═════ Exercise text

Our Authors


Meet our contributors.

Lyndsey Beutin


Lyndsey Beutin is Assistant Professor of Communication Studies and Media Arts at McMaster University and Visiting Research Scholar in African American Studies at Princeton University (2023-24). Her research focuses on the racial politics of media, technology, and social justice activism. She is the author of Trafficking in Antiblackness: Modern-Day Slavery, White Indemnity, and Racial Justice (Duke, 2023). She was diagnosed with type 1 diabetes in 2001 and has been an early adopter of many terrible diabetes technologies, including the first generation of continuous glucose monitors.

Cal Biruk


Cal Biruk is Associate Professor of Anthropology at McMaster University. They identify as a “5.5er ally” (someone whose blood glucose hovers around 5.5mmol/L but loves and lives with a type 1 diabetic). Their interests are at the intersection of medical anthropology, STS, and queer studies. They are the author of Cooking Data: Culture and Politics in an African Research World (Duke, 2018) and numerous articles in journals including American Ethnologist, Medical Anthropology Quarterly, Critical Public Health, and Gay and Lesbian Quarterly. They spend a lot of time birding.

══════════
═════ Information supplied

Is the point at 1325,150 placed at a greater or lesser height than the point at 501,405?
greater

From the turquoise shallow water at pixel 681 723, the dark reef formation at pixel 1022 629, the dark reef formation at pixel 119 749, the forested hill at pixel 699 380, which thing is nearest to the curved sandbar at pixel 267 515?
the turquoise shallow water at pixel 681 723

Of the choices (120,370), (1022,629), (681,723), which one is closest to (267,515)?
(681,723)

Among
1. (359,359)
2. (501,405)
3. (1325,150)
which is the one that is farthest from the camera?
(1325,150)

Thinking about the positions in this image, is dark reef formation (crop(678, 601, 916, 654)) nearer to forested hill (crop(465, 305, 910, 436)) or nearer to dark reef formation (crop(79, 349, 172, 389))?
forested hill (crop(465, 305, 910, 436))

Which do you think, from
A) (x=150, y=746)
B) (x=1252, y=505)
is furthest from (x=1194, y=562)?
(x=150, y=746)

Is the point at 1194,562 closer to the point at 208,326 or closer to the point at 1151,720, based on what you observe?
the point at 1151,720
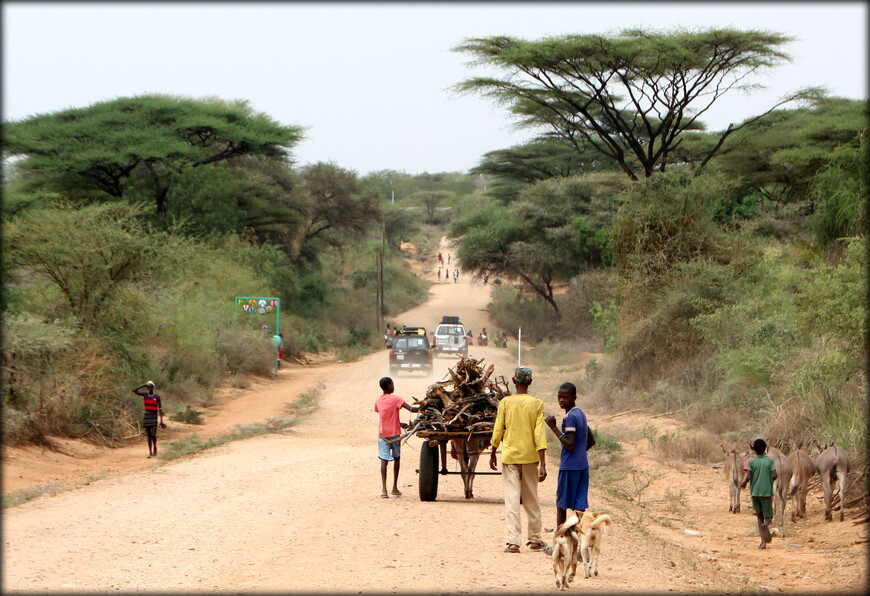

══════════

**To do:**
1. Do these statements agree with the author bios? Answer yes or no for each, quoting the deciding words.
(a) Lyndsey Beutin was diagnosed with type 1 diabetes in 2001.
(b) Cal Biruk is Associate Professor of Communication Studies at McMaster University.
(c) Beutin's book Trafficking in Antiblackness was published by Duke in 2018.
2. Print everything in the author bios from "Lyndsey Beutin is" down to "continuous glucose monitors.".
3. Answer these questions from the author bios.
(a) At which university is Beutin a Visiting Research Scholar for 2023-24?
(b) Around what blood glucose level does a "5.5er ally" have?
(c) What does Biruk spend a lot of time doing?

**Exercise responses:**
1.
(a) Yes: "She was diagnosed with type 1 diabetes in 2001"
(b) No: "Cal Biruk is Associate Professor of Anthropology at McMaster University"
(c) No: "(Duke, 2023)"

2.
Lyndsey Beutin is Assistant Professor of Communication Studies and Media Arts at McMaster University and Visiting Research Scholar in African American Studies at Princeton University (2023-24). Her research focuses on the racial politics of media, technology, and social justice activism. She is the author of Trafficking in Antiblackness: Modern-Day Slavery, White Indemnity, and Racial Justice (Duke, 2023). She was diagnosed with type 1 diabetes in 2001 and has been an early adopter of many terrible diabetes technologies, including the first generation of continuous glucose monitors.

3.
(a) Princeton University
(b) Around 5.5mmol/L
(c) Birding